The FRIIME project addresses the question: ‘Can the intramolecular stable isotope composition be used to enhance the Forensic Intelligence capabilities to track the origin of home-made explosives and psychoactive substances?’
In the battle against the illicit drugs market, methodologies have been developed to address origin determination and trafficking route dismantlement for various scheduled molecules: this is the concept of drug profiling. Profiling methods can rely on synthetic impurities, residual solvents, etc. In FRIIME, the same objective will be pursued but using the powerful intrinsic marker of the isotopic content of the molecules in question. In recent years, stable isotope strategies have proved to be a valuable resource in various forensic fields, including explosives and illicit drugs.

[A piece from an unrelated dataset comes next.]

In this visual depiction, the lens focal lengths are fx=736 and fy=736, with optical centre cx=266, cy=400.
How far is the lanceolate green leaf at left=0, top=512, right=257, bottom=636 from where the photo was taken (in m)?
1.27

However, these prior studies were conducted using isotope ratio measured by Mass Spectrometry (irm-MS), which only allows the isotopic characterisation to be applied to the whole molecule of interest.
FRIIME, by resorting to a cutting edge isotopic nuclear magnetic resonance (NMR) methodology, will investigate the position-specific distribution of isotopes in two common explosives, two well-known cutting agents used with illicit drugs and one new psychoactive substance. Isotopic 13C NMR will be applied to target molecules in order to refine the data obtained by irm-MS, as has already been demonstrated for counterfeiting of medicines. Furthermore, isotopic 15N NMR will be developed as a very pertinent contribution to the analyses of explosives. By collecting a larger number of parameters characteristic of the studied products than are currently obtainable, a new strategic and tactical paradigm will be made available to Law Enforcement Agencies enabling models of greater sophistication and predictive power to be developed, including the origins of raw materials and chemical reaction pathways used to manufacture targeted products.
FRIIME is an ambitious and breakthrough project proposing a new approach made possible by uniting analytical chemists specialised in isotope analysis with scientists specialised in forensic applications. Innovative spin-offs from FRIIME can be expected in the following areas:
• Rationalization of the connection between forensic science and intelligence-led policing: more data on position-specific isotope, 13C and 15N composition of home-made explosives (ammonium nitrate and urea nitrate) from different manufacturing processes, on psychoactive drugs (meta-chlorophenylpiperazine) , and on different cutting agents (caffeine, phenacetin). These data will serve to build refined models with which to combat crime.
• An improved, more robust methodology through the high-precision isotopic characterization of a drug or an explosive for determining the origin of the raw materials and/or the manufacturing process used.
• A protocol for isotopic NMR that can be adapted to other forensic fields, such as the environment (ground water or soil contamination), food control and toxicology, or counterfeit medicines.
• Applications of a new instrumental methodology to other research domains: metabolomics, fluxomics and isotopomics.
The success of the FRIIME project requires the interaction of scientific skills in quantitative NMR, Isotope Analytical Chemistry and Forensic investigation. To fulfil its purposes, FRIIME is built as a Collaborative Research Project associating two public partners: 1) the academic research team of the Isotope Analysis Group (EBSI) of CEISAM (Nantes), providing its innovative NMR platform, and 2) the French Police Forensic Institute: INPS (Lyon), providing a long-term experience in illicit drug profiling, including the use of its own irm-MS. Thanks to its expertise and experience in the areas of illicit drugs and explosives, INPS is in a unique position to provide a collection of real samples, thus guaranteeing an operational outcome, in accordance with the expectations of the law enforcement agencies.